Your objective >> Compute how many lines in the records below contain the string "United" and give that number without other output.

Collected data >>

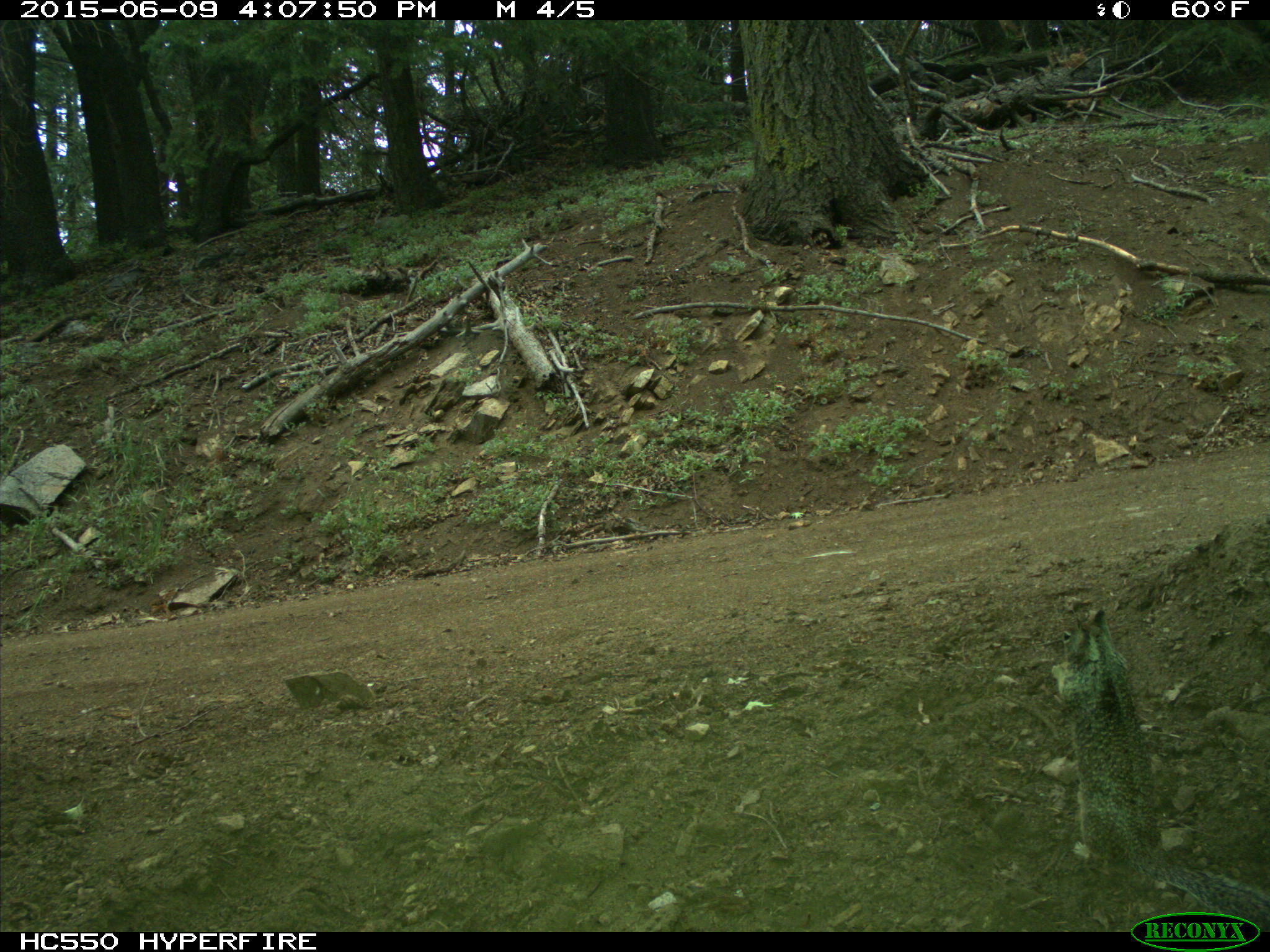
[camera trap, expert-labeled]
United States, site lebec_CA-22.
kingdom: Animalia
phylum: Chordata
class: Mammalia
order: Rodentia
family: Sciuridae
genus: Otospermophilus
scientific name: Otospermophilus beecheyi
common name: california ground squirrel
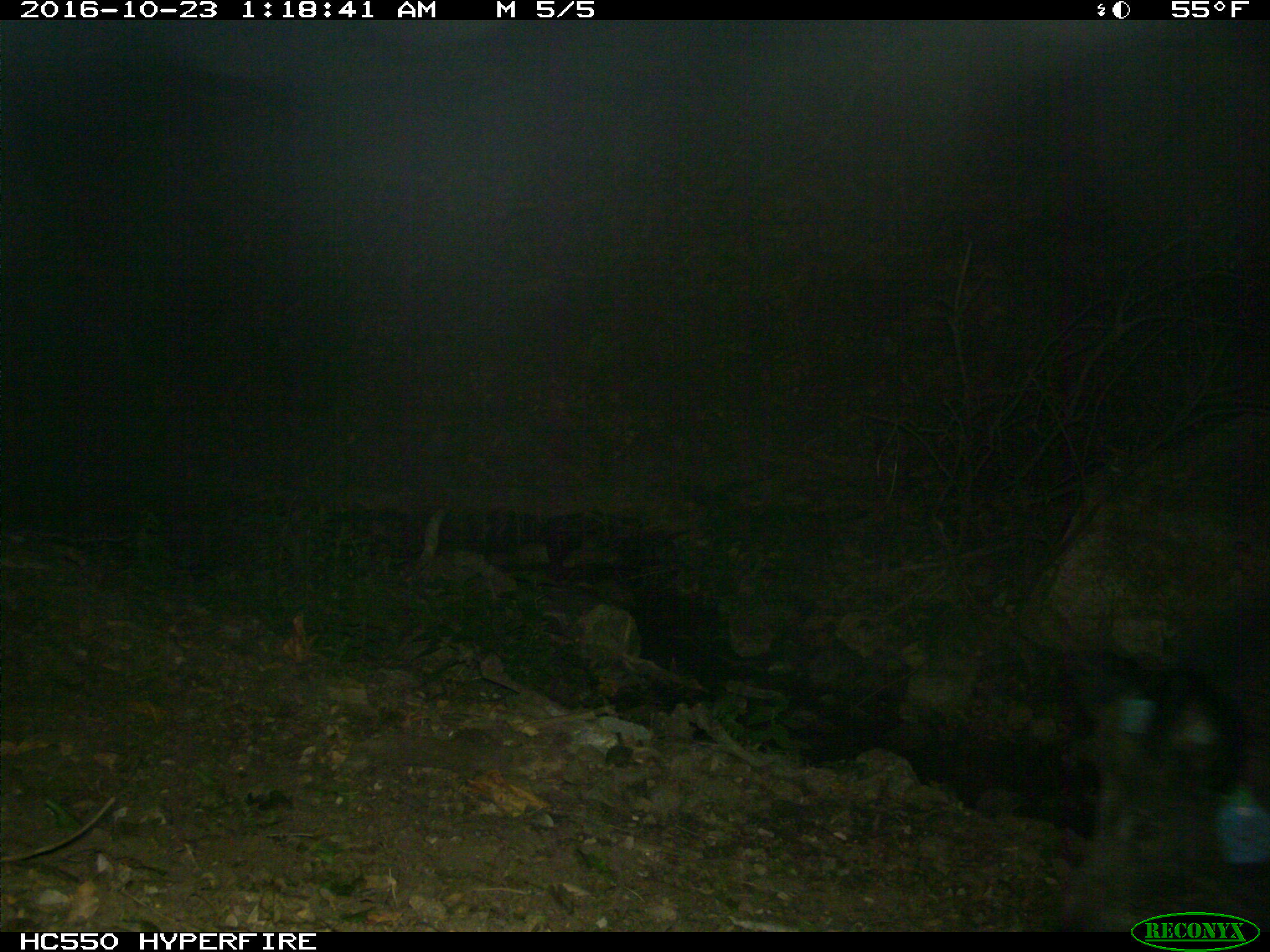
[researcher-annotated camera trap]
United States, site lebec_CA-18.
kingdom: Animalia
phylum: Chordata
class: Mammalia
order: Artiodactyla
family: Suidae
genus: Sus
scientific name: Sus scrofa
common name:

Task answer >> 2